• Exercise
Repeat the data exactly as given below, dropping every picture.

• Source material

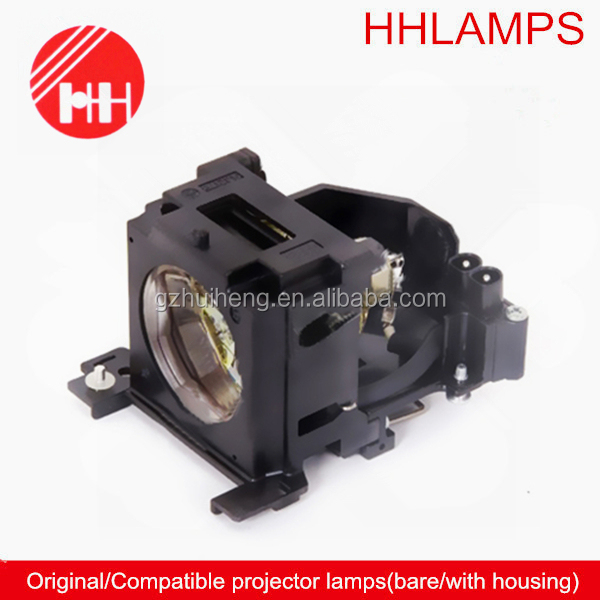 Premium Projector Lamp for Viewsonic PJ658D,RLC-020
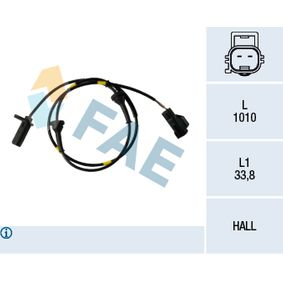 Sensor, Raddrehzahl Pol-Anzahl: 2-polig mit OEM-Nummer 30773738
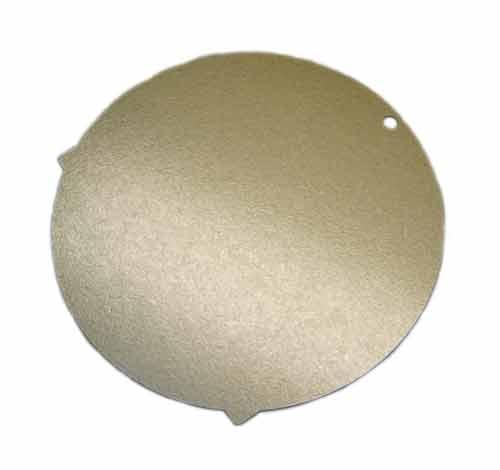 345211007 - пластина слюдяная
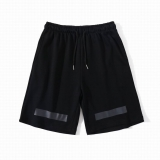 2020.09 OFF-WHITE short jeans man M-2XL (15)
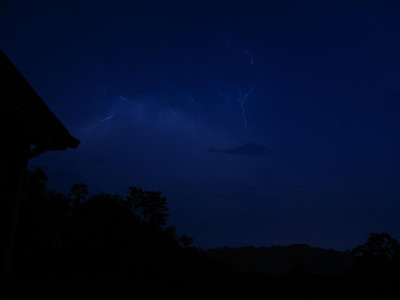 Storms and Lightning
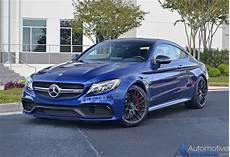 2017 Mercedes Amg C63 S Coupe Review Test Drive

• Answer for this exercise
 Premium Projector Lamp for Viewsonic PJ658D,RLC-020
 Sensor, Raddrehzahl Pol-Anzahl: 2-polig mit OEM-Nummer 30773738
 345211007 - пластина слюдяная
 2020.09 OFF-WHITE short jeans man M-2XL (15)
 Storms and Lightning
 2017 Mercedes Amg C63 S Coupe Review Test Drive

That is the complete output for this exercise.